Deep Reading Tak Tergantikan, Teknologi Harus Memanusiakan Manusia

Bandung, persis.or.id — Cara orang mencari ilmu berevolusi secara signifikan, dari mulai konvensional hingga digital. Mau tidak mau, kita pun harus berubah, begitu juga dengan Jam’iyyah PERSIS.


Hal itu disampaikan Ihsan dalam acara Women Digital Academy: Toward a Powerful Movement Digital Literacy for Women Changemaker yang diadakan oleh PP Himpunan Mahasiswi PERSIS, bertempat di Kantor PP PERSIS, Jalan Perintis Kemerdekaan No. 2, Bandung.


Ketua Bidang Informasi dan Komunikasi PP PERSIS, Dr. Ihsan Setiadi Latief, memberikan pengarahan sekaligus membuka acara dengan pemaparan materi. Ia menjelaskan bahwa cara orang belajar mengalami perubahan dalam beberapa fase.


Fase Pertama: Era Cetak (Print)

Pada fase ini, informasi bersifat on hand atau berada di tangan secara fisik, seperti buku, koran, dan diktat.


Cara belajar terbaik saat itu adalah deep work atau ketekunan. Pembaca dipaksa membaca dari halaman pertama hingga selesai tanpa bantuan tombol pencarian. Musuh utamanya adalah kebosanan. Namun, justru di situlah kuncinya, karena otak dilatih untuk fokus dalam durasi yang panjang.

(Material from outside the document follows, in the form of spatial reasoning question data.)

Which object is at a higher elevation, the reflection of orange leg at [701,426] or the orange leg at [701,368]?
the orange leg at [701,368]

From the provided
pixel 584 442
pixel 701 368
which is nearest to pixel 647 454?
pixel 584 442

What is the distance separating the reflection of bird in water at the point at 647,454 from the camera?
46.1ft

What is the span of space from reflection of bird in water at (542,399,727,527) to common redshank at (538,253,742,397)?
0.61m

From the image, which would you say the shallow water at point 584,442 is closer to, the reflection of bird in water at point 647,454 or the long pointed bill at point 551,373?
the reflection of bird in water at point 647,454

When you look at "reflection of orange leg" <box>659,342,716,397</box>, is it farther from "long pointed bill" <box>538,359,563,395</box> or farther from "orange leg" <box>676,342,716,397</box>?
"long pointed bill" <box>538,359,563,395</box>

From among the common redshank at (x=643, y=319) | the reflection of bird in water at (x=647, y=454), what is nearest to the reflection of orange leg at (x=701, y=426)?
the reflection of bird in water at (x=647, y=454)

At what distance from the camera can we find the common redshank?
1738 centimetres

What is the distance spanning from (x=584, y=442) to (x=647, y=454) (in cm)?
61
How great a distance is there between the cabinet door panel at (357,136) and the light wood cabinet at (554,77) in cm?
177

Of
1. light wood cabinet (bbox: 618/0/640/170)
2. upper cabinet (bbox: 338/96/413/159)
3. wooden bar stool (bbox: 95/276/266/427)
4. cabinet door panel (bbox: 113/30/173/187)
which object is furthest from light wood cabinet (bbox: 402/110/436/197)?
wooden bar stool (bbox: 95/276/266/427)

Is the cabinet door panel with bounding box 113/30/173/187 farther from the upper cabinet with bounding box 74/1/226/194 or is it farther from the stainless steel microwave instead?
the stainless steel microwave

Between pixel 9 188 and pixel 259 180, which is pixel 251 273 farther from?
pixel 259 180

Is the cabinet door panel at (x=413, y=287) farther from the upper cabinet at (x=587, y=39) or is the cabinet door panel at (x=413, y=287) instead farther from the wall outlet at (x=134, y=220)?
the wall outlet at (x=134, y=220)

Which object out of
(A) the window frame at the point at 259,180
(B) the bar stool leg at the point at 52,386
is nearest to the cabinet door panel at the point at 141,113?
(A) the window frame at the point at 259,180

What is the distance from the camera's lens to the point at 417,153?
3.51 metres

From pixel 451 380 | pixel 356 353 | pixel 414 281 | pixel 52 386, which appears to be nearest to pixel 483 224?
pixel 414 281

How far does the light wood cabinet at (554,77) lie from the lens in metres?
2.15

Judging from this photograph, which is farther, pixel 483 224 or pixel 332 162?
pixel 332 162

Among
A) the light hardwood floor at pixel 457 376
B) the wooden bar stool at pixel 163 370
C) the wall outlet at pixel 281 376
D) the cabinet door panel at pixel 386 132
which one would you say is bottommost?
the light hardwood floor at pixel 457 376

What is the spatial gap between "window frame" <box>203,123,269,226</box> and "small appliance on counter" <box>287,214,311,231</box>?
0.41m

Fase Kedua: Era Pencarian (Search)

Informasi bersifat on demand. Saat membutuhkan sesuatu, cukup mengetik, lalu mesin pencari seperti Google akan menjawab. Guru tidak lagi menjadi satu-satunya sumber ilmu.


Pada fase ini, cara belajar dengan menghafal sudah tidak relevan. Cara belajar yang dibutuhkan adalah bersikap skeptis. Setiap orang dituntut menjadi kurator informasi, tidak menelan informasi secara mentah, membandingkan berbagai sumber, serta bersikap layaknya detektif. Mereka yang tidak jeli memilah informasi berisiko “keracunan” informasi sampah.


Fase Ketiga: Era Algoritma

Pada fase ini, manusia tidak lagi aktif mencari informasi. Justru informasi yang datang menghampiri melalui algoritma media sosial seperti TikTok, Instagram, dan YouTube. Informasi disajikan secara handed atau disuapkan.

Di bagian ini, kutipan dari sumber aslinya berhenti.